One of the most startling developments in last week's NFL draft was the precipitous fall of Maryland offensive tackle Bruce Campbell.
Pegged by some draft observers to go in the first round, Campbell fell all the way to the fourth round, where he was drafted by the Raiders, a team some expected to take him in the first.
The 6-6, 314-pound Campbell's stock soared at the NFL scouting combine, where he ran a blazing (for an offensive tackle) 4.85 in the 40-yard dash. And while skeptics noted that Campbell didn't appear as prolific on game film as he did in the pre-draft workouts, it still doesn't explain why he fell so far.

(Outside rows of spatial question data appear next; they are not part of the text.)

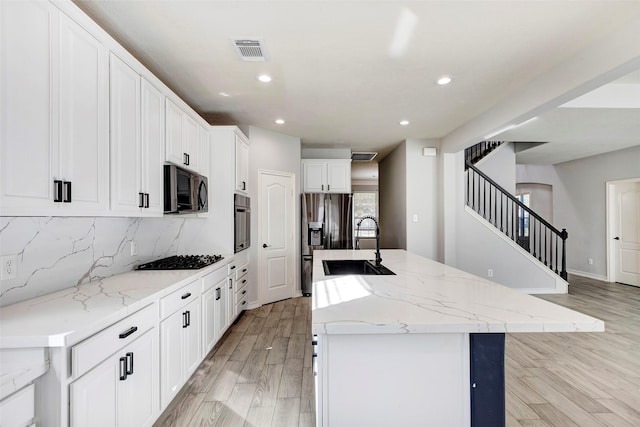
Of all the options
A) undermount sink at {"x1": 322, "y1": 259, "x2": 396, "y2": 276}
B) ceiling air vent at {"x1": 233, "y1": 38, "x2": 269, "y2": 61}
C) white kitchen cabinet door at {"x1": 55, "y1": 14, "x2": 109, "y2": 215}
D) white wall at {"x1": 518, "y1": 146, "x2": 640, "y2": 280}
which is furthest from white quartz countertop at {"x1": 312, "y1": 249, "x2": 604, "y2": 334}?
white wall at {"x1": 518, "y1": 146, "x2": 640, "y2": 280}

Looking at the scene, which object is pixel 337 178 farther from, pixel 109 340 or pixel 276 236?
pixel 109 340

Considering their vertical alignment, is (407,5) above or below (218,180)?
above

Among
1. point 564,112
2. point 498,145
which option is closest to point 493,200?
point 498,145

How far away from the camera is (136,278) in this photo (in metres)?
2.25

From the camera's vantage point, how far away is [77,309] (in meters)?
1.48

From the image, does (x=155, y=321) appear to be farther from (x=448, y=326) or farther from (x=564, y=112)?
(x=564, y=112)

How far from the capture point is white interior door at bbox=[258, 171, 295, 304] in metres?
4.63

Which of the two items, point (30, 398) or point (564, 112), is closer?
point (30, 398)

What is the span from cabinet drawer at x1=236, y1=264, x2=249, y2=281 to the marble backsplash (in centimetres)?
96

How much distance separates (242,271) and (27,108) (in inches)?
117

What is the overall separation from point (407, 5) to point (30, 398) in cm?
257

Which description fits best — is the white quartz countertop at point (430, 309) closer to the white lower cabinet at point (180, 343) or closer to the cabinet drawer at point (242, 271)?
the white lower cabinet at point (180, 343)

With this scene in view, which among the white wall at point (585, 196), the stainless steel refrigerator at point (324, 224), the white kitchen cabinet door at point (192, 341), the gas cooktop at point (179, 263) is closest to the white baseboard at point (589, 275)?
the white wall at point (585, 196)

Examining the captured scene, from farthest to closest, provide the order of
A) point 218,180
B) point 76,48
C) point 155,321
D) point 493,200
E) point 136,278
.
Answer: point 493,200
point 218,180
point 136,278
point 155,321
point 76,48
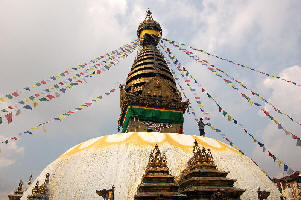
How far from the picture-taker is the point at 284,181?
2834cm

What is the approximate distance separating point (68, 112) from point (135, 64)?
32.7 feet

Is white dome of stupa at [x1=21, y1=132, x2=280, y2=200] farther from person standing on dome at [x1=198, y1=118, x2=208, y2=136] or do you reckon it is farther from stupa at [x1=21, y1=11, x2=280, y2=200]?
person standing on dome at [x1=198, y1=118, x2=208, y2=136]

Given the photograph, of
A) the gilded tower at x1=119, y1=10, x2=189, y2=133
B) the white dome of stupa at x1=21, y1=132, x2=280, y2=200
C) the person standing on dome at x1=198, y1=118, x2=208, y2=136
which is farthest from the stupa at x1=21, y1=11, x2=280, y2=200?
the gilded tower at x1=119, y1=10, x2=189, y2=133

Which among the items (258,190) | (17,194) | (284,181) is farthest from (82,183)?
(284,181)

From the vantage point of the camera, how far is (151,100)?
16.9 meters

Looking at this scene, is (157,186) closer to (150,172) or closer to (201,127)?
(150,172)

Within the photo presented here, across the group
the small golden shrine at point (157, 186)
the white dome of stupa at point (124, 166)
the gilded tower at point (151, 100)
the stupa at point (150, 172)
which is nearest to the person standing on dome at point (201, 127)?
the stupa at point (150, 172)

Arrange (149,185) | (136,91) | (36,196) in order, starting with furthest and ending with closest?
1. (136,91)
2. (36,196)
3. (149,185)

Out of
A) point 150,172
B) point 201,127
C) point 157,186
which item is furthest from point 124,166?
point 201,127

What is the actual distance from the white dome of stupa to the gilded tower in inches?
216

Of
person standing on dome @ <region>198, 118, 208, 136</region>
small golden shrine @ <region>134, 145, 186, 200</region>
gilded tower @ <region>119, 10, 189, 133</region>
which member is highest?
gilded tower @ <region>119, 10, 189, 133</region>

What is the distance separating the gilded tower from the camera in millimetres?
16562

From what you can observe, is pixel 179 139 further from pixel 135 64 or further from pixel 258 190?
pixel 135 64

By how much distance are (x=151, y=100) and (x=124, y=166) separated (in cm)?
865
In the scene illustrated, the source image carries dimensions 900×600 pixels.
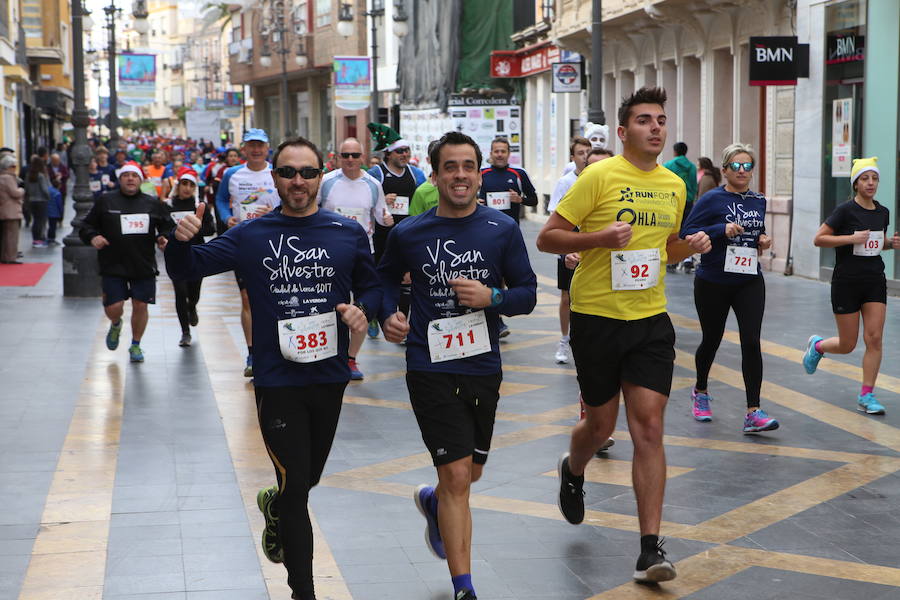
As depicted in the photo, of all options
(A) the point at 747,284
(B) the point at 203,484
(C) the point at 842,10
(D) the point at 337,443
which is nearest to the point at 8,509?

Perhaps this will: According to two sources familiar with Campbell's situation, he has a severe learning disability that caused many teams to drop him on their draft boards. The biggest concern at the NFL level is that Campbell would have difficulty absorbing game plans and learning new technique. Thus, the stunning fall that saw Campbell go from potential top-10 pick to the 106th overall pick.
The fact that he has the learning disability doesn't mean Campbell can't develop into a productive NFL player; in fact, it's not unusual for offensive linemen to be drafted in the fourth round — or even lower — and turn into fine players. What the drop means is that teams were unwilling to invest the money that a higher-round pick would command because of the risk presented by his situation.